F1 is full of things I detest, the opposite of my personal moral values. It reeks of money, nepotism and climate pollution. So I cannot say how i reckon with those things whilst shouting at the TV for Pierre Gasly to get it together to stick it to his ex manager Christian (who, for the record, I despise). It is just fun to be invested in something new. That all being said, I now schedule my Sunday plans to be home before 3, and will be settling down to watch Monza this afternoon. C’mon Lewis.
Reading others’ writing //
This piece on Drake is on my mind a lot as I, like most readers or consumers of culture, continue to grapple with the tired question of separating art from artist. I haven’t ever been a drake fan so I have no skin in this particular game but I continue to ponder why some get away with it, and others don’t. If we have a hierarchy of crime or heinous acts that allow some to continue careers and others to be written off. Is it about gender, or something more sinister, power and influence and are we as consumers really in control at all, of who succeeds.
This piece on Sally Rooney as an Irish writer is brilliant and my only takeaway from reading the ongoing hot takes on who she is, a voice for a generation and what it means for a book to reach an international (and most notably) American stage. You can see many more thoughts and discussions on Rooney the Author by me, Here, Here and Here.
This piece on Susanna Clarke experiencing M.E whilst writing her novel was both affirming and gutting. Piranesi just won the Women's Prize and although it is not a book or a prize really that I care for, her acceptance speech talking about the struggle of living with chronic fatigue reached a wide audience of non disabled people and for that alone I am so grateful for her work.

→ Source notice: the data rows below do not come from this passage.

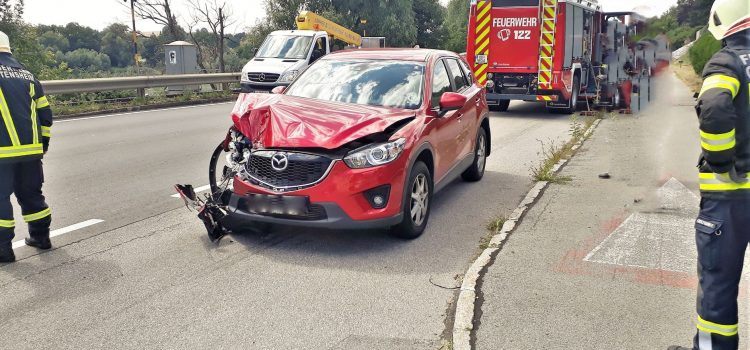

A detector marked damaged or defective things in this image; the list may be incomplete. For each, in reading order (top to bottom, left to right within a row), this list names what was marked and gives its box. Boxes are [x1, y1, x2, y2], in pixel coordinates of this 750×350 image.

crumpled car hood [231, 93, 418, 149]
damaged red car [179, 49, 490, 241]
broken headlight [346, 137, 408, 169]
detached bumper part [222, 193, 406, 231]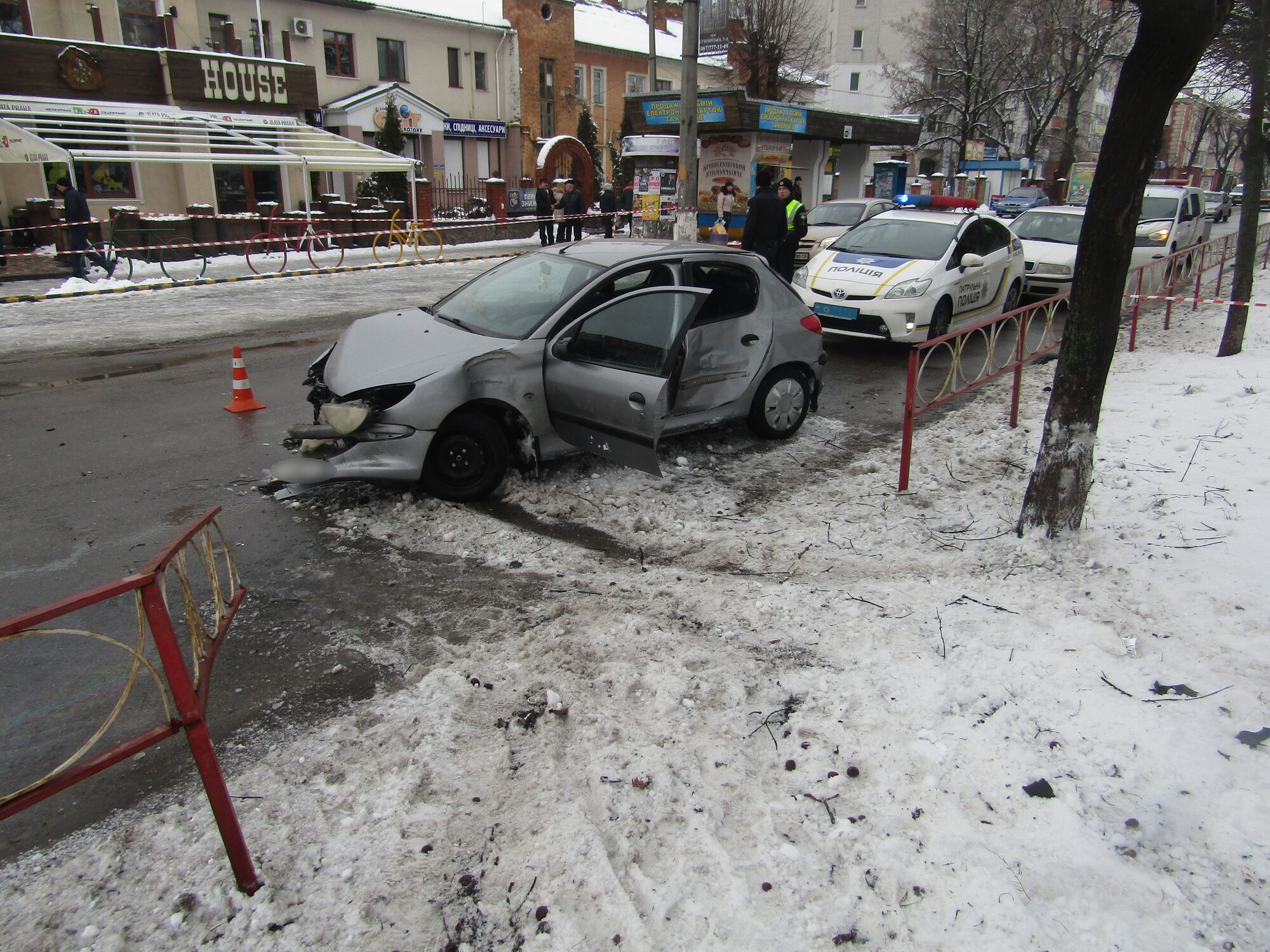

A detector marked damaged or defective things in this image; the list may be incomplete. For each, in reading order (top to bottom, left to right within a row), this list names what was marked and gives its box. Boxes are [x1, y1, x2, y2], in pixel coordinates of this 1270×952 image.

damaged silver hatchback [265, 242, 833, 503]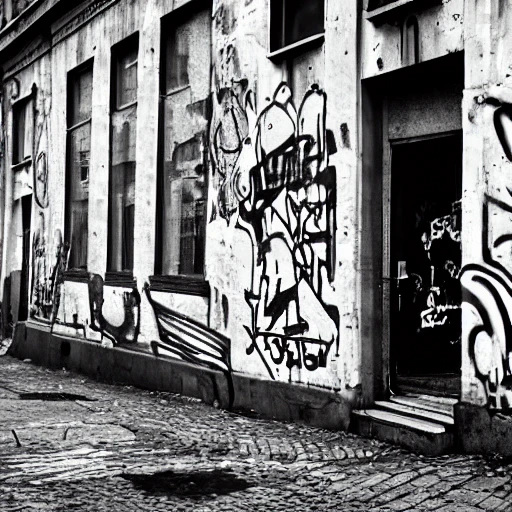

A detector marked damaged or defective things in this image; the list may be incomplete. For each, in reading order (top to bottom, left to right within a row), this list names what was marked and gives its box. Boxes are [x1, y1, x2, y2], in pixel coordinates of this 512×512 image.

pothole in street [122, 468, 254, 496]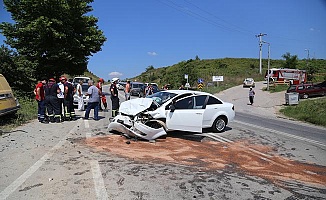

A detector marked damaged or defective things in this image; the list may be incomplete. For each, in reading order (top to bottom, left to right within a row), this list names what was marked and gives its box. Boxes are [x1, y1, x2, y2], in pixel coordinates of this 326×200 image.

Lucy’s newsletter is another favourite place to read anything related to disability, Politics and feminism. If you like what I write about for other publications, and what I used to write in my ‘living with’ sections, then Lucy’s letter is the one for you. Subscribe for £4 a month or join as a free member to get a taste of what she is all about!
I think that is all I have to say this week, I have also got into Tarot, bought some cowboy boots and got a new blue bicycle but that doesn’t seem very interesting to anyone except my mum who I send daily pictures of my boring life to because I miss her a lot and moving abroad isn’t all sunshine and roses. I also start my masters in 2 weeks which is both terrifying and gratifying to know I will be back in the (virtual) classroom, flexing my mind muscles.